Oxford COVID-19 Vaccine May Be Ready for September, Remdesivir on Track for EUA Approval

Two hopeful advances in both the prevention and treatment of COVID-19 have been announced, with researchers at Oxford University making rapid headway in their development of a vaccine candidate, and a study conducted by the National Institute of Allergy and Infectious Diseases showing promising results for a treatment for existing coronavirus cases.

Researchers at Oxford are confident that a vaccine they’re developing for use against COVID-19 will be ready for production by September, to the point that India’s Serum Institute, the world’s largest vaccine producer, plans to begin production of the agent before the vaccine’s clinical trials are complete. The company estimates that they can produce 60 million doses by the end of the year, with another 400 million that could be produced over the course of 2021, if the vaccine succeeds.

Phase one clinical testing of the vaccine candidate in humans, called ChAdOx1 nCoV-19, has just begun, having previously shown to be effective in preventing six rhesus macaque monkeys from contracting the SARS-CoV-2 virus.
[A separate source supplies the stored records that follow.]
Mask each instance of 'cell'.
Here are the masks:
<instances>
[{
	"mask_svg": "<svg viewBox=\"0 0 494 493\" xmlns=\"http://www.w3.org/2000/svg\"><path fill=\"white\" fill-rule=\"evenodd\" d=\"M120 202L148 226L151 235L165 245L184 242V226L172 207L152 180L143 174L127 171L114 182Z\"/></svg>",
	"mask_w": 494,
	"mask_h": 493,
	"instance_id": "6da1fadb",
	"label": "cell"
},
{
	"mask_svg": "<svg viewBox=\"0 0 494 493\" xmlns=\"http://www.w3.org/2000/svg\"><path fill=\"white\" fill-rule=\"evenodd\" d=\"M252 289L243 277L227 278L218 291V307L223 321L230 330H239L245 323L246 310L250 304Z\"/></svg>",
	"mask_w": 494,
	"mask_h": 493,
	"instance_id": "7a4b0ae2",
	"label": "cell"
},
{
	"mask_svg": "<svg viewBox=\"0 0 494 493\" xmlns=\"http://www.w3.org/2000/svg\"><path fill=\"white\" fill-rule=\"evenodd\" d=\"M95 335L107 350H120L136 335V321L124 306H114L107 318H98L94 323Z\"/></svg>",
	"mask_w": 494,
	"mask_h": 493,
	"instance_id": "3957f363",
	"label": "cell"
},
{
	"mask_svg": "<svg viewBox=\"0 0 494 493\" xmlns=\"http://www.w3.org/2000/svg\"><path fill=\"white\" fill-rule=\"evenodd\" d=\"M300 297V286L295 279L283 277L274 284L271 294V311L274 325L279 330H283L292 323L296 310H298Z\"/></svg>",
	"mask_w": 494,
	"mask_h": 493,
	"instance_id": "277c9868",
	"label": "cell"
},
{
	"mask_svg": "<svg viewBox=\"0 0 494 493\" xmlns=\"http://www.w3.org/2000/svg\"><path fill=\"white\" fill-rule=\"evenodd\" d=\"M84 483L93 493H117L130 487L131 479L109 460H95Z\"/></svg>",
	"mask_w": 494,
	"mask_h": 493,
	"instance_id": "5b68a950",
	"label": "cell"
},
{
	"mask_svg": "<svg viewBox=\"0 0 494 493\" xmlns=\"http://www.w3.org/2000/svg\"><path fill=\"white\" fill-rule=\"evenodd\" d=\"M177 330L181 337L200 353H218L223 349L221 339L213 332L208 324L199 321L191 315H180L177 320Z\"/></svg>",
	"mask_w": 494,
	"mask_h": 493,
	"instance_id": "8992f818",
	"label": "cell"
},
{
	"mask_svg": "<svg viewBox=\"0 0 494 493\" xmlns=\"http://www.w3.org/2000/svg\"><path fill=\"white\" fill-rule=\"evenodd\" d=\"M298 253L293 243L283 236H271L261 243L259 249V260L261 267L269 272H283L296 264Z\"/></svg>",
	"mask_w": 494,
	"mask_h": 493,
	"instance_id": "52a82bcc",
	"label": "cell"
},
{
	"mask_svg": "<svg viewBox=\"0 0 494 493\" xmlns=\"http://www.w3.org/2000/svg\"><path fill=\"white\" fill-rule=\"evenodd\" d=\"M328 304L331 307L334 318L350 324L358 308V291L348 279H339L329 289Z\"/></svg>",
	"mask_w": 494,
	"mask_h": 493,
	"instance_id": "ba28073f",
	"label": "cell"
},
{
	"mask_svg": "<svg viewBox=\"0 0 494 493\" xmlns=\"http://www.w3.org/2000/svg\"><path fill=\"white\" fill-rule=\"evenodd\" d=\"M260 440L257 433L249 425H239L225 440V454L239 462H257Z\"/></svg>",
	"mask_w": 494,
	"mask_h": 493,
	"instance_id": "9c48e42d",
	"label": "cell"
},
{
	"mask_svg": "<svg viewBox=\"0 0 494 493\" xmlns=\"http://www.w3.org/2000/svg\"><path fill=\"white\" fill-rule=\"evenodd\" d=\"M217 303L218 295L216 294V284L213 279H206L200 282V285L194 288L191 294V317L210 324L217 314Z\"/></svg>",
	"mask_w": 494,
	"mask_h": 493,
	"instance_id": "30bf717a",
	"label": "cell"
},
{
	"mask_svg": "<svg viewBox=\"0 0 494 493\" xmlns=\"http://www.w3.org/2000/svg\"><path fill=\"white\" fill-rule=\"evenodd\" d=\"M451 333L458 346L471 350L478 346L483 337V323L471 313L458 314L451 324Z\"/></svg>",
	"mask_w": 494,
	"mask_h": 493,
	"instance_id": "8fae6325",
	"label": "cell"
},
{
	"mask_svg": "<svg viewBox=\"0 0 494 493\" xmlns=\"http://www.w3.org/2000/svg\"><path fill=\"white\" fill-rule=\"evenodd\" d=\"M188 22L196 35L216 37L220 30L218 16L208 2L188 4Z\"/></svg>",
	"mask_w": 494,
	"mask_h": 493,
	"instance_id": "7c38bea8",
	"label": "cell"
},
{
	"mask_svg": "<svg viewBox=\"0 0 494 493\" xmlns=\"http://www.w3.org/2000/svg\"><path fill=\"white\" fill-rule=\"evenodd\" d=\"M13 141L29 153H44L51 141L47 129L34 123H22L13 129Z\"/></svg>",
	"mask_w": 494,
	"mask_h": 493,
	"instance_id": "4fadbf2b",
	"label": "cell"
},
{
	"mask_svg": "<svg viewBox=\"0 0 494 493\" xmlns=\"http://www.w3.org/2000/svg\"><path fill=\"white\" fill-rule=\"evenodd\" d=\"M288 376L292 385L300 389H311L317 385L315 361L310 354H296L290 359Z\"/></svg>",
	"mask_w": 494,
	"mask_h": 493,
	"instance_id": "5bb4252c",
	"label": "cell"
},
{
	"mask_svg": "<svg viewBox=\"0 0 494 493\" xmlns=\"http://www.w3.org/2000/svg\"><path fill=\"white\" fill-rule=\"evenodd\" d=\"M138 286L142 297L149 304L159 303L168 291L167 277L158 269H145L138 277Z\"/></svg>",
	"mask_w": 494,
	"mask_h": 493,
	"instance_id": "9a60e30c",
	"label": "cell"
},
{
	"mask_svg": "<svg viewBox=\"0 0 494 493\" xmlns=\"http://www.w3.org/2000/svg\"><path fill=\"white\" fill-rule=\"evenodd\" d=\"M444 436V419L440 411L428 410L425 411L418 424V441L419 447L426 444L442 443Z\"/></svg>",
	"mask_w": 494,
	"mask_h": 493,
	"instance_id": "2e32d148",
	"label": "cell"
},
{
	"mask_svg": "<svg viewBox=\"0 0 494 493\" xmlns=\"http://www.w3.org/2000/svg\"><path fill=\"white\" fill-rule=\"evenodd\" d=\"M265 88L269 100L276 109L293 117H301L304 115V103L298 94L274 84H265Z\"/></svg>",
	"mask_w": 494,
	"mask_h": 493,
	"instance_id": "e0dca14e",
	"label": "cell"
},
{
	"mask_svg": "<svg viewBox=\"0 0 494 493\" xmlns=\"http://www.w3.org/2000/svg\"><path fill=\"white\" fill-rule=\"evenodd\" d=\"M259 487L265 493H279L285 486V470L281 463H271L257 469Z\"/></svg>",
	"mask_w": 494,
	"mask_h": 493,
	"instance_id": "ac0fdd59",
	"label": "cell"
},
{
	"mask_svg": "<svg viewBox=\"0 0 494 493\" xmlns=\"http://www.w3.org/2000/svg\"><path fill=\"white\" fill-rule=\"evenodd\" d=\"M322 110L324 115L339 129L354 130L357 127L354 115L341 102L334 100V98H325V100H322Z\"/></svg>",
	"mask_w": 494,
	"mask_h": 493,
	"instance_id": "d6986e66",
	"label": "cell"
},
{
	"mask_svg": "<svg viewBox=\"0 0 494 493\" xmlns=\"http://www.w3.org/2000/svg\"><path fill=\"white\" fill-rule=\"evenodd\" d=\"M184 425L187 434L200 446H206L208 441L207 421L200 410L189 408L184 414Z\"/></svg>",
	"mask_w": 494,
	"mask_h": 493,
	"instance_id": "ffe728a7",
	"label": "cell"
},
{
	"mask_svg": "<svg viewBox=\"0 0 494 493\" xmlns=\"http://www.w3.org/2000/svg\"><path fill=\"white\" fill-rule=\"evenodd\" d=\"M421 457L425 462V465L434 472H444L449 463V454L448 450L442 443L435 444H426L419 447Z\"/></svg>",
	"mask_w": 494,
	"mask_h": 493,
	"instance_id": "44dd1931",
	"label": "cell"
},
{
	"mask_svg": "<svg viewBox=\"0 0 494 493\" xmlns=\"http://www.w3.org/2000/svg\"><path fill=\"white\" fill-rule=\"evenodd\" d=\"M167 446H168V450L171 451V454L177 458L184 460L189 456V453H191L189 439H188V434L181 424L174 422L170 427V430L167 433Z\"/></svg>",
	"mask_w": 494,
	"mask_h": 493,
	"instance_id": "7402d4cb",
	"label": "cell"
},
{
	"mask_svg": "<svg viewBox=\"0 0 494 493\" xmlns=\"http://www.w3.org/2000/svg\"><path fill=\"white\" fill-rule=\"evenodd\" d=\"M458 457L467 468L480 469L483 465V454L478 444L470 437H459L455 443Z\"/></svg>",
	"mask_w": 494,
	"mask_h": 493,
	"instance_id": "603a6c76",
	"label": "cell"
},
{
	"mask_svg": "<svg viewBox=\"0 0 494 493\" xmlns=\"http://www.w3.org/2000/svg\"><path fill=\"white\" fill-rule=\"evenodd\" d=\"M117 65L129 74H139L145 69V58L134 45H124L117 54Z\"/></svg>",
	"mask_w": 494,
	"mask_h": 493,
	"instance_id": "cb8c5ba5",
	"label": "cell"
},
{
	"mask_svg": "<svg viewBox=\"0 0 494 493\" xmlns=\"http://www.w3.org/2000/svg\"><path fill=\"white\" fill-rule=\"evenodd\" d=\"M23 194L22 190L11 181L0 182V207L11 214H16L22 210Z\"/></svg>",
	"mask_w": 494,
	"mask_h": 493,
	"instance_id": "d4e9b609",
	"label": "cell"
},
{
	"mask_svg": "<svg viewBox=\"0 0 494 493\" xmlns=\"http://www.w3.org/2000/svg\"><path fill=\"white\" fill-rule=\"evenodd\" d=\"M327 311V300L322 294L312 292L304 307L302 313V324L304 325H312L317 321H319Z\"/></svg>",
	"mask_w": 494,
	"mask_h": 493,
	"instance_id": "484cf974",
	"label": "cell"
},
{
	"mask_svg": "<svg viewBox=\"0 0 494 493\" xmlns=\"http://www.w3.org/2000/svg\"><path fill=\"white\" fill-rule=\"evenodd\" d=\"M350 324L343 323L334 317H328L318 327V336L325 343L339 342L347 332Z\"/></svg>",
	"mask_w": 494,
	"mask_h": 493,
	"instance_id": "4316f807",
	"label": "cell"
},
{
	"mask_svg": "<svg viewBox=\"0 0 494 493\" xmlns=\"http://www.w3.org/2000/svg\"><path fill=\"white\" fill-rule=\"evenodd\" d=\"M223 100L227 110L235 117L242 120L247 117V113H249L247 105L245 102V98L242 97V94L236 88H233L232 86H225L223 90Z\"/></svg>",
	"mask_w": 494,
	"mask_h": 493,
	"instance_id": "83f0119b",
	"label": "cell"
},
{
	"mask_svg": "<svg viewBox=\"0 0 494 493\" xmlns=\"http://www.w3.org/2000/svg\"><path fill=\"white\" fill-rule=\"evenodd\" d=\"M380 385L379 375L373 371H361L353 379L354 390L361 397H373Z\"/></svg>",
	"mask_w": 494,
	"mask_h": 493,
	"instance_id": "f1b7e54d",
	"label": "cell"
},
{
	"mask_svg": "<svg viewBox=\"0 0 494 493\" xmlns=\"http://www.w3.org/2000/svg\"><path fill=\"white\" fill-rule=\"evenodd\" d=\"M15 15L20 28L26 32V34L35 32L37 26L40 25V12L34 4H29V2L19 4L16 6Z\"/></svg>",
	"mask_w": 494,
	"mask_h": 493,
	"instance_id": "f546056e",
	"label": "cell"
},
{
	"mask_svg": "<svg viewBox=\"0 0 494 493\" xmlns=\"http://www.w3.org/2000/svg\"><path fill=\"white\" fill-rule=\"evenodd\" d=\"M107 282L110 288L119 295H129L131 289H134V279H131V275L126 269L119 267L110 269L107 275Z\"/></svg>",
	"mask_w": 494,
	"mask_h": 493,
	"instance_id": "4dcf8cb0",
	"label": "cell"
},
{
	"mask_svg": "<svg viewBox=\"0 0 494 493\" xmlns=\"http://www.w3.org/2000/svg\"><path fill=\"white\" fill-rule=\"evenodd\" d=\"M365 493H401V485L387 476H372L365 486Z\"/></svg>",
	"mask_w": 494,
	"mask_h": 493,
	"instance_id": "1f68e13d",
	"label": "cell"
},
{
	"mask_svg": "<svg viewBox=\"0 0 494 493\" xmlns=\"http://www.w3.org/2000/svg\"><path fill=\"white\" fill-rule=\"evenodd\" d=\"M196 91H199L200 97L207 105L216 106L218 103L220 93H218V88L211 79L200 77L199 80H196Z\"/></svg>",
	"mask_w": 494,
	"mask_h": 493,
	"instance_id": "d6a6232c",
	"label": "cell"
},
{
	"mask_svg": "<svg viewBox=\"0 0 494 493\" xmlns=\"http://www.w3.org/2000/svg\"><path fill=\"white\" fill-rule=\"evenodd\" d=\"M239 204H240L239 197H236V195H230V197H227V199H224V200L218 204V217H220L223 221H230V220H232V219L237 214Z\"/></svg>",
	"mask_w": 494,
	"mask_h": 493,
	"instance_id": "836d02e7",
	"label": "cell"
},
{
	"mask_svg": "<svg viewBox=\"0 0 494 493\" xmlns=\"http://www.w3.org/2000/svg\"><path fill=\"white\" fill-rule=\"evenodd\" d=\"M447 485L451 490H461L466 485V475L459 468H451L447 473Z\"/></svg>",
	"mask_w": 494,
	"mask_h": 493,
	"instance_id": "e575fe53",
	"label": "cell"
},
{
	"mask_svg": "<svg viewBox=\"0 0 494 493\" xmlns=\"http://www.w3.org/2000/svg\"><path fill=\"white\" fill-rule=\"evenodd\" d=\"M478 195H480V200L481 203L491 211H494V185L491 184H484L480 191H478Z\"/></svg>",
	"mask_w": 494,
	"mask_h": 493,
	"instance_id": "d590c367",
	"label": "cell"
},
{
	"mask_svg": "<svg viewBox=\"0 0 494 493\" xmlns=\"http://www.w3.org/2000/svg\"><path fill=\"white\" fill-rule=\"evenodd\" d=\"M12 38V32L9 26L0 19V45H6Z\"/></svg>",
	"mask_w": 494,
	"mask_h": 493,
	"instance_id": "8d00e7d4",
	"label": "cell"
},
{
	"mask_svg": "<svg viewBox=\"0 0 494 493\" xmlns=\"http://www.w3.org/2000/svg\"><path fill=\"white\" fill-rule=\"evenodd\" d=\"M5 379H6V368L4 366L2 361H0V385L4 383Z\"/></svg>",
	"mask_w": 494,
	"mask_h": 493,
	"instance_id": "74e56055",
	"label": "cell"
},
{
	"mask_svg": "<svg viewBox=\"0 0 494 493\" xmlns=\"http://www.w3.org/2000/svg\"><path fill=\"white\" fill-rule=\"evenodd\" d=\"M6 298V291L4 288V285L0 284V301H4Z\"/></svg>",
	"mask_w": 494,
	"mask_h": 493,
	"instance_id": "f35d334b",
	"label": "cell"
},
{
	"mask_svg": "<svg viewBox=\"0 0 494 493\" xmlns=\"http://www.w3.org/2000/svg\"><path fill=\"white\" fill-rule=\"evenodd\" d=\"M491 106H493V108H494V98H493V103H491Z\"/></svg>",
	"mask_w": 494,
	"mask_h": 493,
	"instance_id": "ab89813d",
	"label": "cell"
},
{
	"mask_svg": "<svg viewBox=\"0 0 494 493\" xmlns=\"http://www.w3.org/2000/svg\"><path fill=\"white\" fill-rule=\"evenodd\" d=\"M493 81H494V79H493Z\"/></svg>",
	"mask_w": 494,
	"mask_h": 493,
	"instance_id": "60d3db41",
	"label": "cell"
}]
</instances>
The technique used to develop the vaccine involved injecting genetic material from the SARS-CoV-2 virus into a rhinovirus—the virus that would ordinarily cause the common cold, albeit one that has been genetically neutralized so that it can’t spread. This strange combination produces a safe mimic of the coronavirus that provides the body’s immune system with a blueprint of the pathogen, so that it knows how to deal with SARS-CoV-2 if an infection occurs.

Although the vaccine candidate has only entered phase one of its clinical trials, Serum Institute owner Cyrus Poonawalla feels that the risk of mass-producing the vaccine is worth it, and he has confidence in the Oxford team’s efforts. “They are a bunch of very qualified, great scientists [at Oxford] … That’s why we said we will go with this and that’s why we are confident,” according to Poonawalla.

Although a vaccine designed to provide immunity to COVID-19 might still be months away, there are patients in dire need of a treatment for their current infection; to that end, numerous organizations are testing myriad existing antiviral compounds in an attempt to find something that will save lives in the present. On April 29, the National Institute of Allergy and Infectious Diseases (NIAID) announced promising preliminary results in their studies on the drug known as remdesivir.

Developed as a treatment for the disease caused by the Ebola virus by Gilead Sciences, remdesivir (rem-DES-i-vir) is what is known as a nucleotide analog that tricks the virus into inserting the drug into its RNA code, interrupting the virus’s ability to replicate. The drug was deployed as one of the tools used in the fight against the West African Ebola virus epidemic of 2013–2016, and the 2018 Kivu Ebola epidemic.

Although it has yet to receive approval for general use in COVID-19 patients, preliminary results from NIAID show that remdesivir was able to reduce the average recovery time in advanced cases of the disease from 15 days down to 11. It also appears to improve survival rates, with mortality cut to 8 percent in the test patients, versus 11.6 percent in the placebo group.

“Although a 31 percent improvement doesn’t seem like a knockout 100 percent, it is very important proof of concept,” explains NIAID director Dr. Anthony Fauci. “What it has proven is that a drug can block this virus. This development has prompted the FDA to announce plans to approve emergency-use authorization for remdesivir, for use in severe cases of COVID-19, the same approval previously granted for hydroxychloroquine.

Both of these promising developments come with a caveat, however: the studies of both the Oxford vaccine and remdesivir’s use for COVID-19 patients are still in their early stages, meaning that new developments later in their trials could exclude the drugs for reasons of either safety or efficacy—or possibly both.

The WHO has also pointed out that a single study will not guarantee the approved use of a drug, as multiple perspectives are required, and that the agency typically draws on evidence from several studies before reviewing and critiquing the findings.

“Typically, you don’t have one study that will come out that will be a game changer,” explains the WHO’s technical lead for the coronavirus response Dr. Maria Van Kerkhove.

“It can sometimes take a number of publications to determine (what) the ultimate impact of a drug is,” adds Dr. Mike Ryan, executive director of the WHO’s health emergencies program.